Problem requirements: Reproduce every entry word for word. Drop all pictures from the copy.

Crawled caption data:
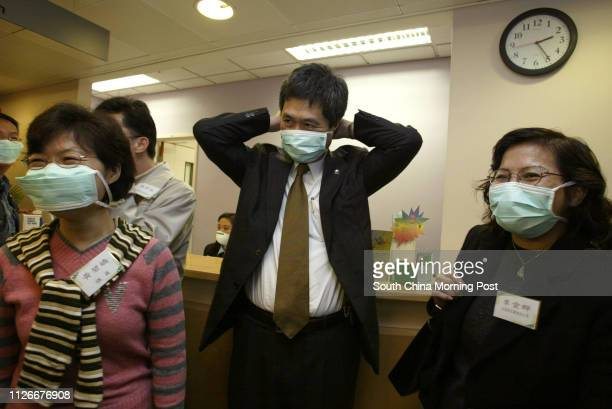 Alice Ho Miu Ling Nethersole Hospital chief executive Raymond Chen talks to staff during a visit to the facility's hardpressed emergency unit The...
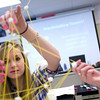 Record-Eagle/Jan-Michael Stump<br /> Dani Brzezinski, left, and Savannah Foster work on a tower made with marshmallows, spaghetti and toothpicks with Emily Ellison and Jane Hisenkamp (not pictured) during a program by two students from the Massachusetts Institute of Technology, who visited Traverse City West Senior High School Wednesday to encourage young women to explore futures in engineering.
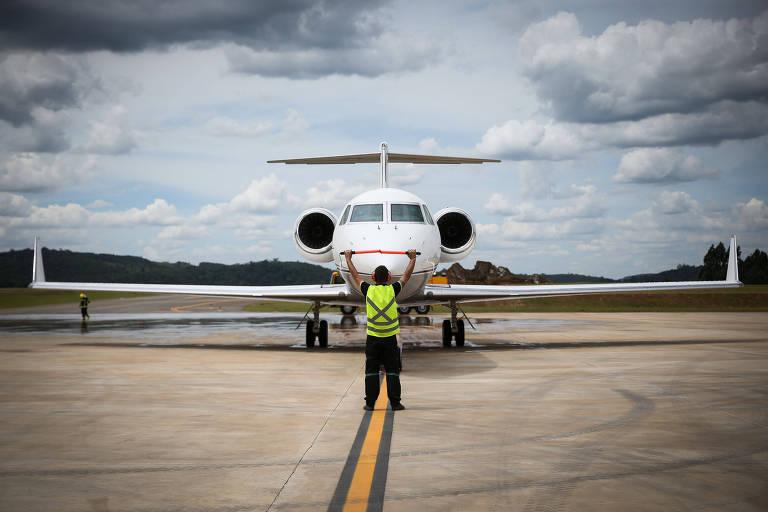 Avião de pequeno porte centralizado em uma pista de pouso/decolagem; um funcionário vestindo um colete sinalizador observa e orienta o avião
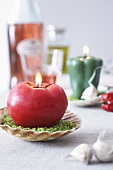 A tomato-shaped candle on a scallop shell dish as table decoration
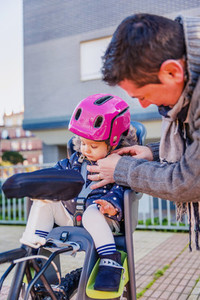 Father closing helmet to her daughter sitting in bike seat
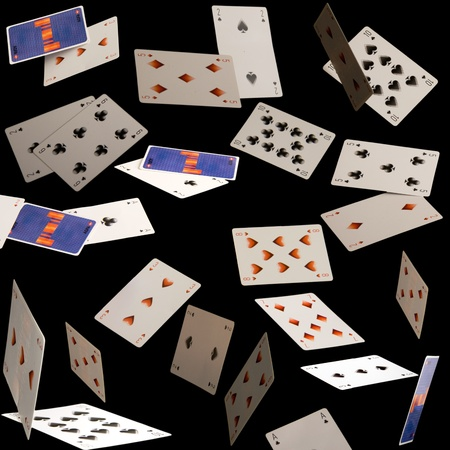 Flying cards on black background Editorial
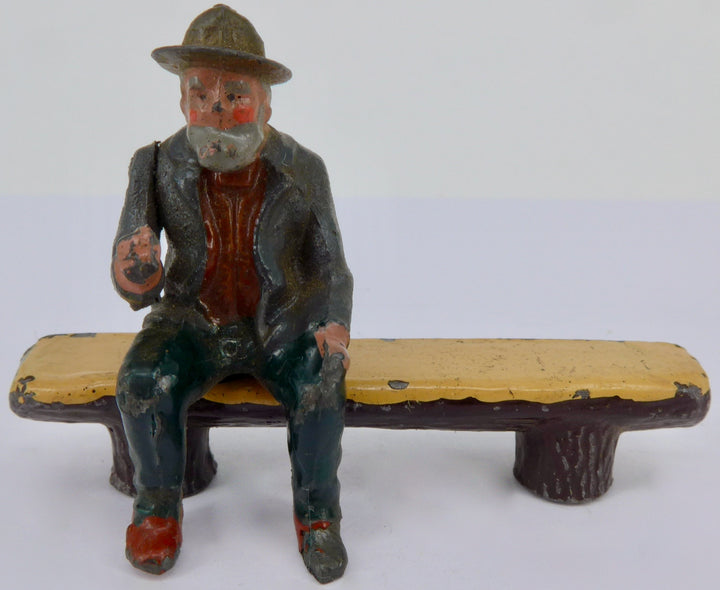 Britains aged villager on log seat, grey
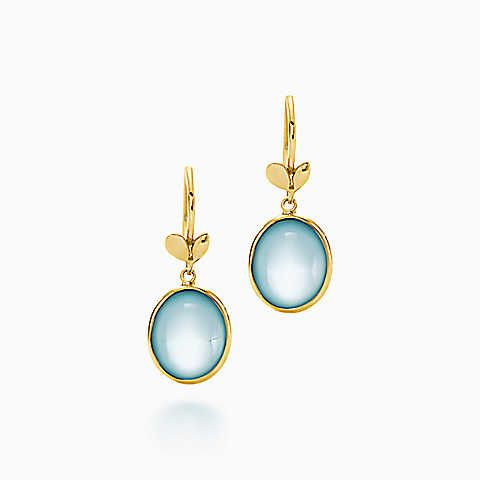 Paloma Picasso® Olive Leaf drop earrings in 18k gold with blue topazes. | Tiffany & Co.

Response for this exercise:
 Alice Ho Miu Ling Nethersole Hospital chief executive Raymond Chen talks to staff during a visit to the facility's hardpressed emergency unit The...
 Record-Eagle/Jan-Michael Stump<br /> Dani Brzezinski, left, and Savannah Foster work on a tower made with marshmallows, spaghetti and toothpicks with Emily Ellison and Jane Hisenkamp (not pictured) during a program by two students from the Massachusetts Institute of Technology, who visited Traverse City West Senior High School Wednesday to encourage young women to explore futures in engineering.
 Avião de pequeno porte centralizado em uma pista de pouso/decolagem; um funcionário vestindo um colete sinalizador observa e orienta o avião
 A tomato-shaped candle on a scallop shell dish as table decoration
 Father closing helmet to her daughter sitting in bike seat
 Flying cards on black background Editorial
 Britains aged villager on log seat, grey
 Paloma Picasso® Olive Leaf drop earrings in 18k gold with blue topazes. | Tiffany & Co.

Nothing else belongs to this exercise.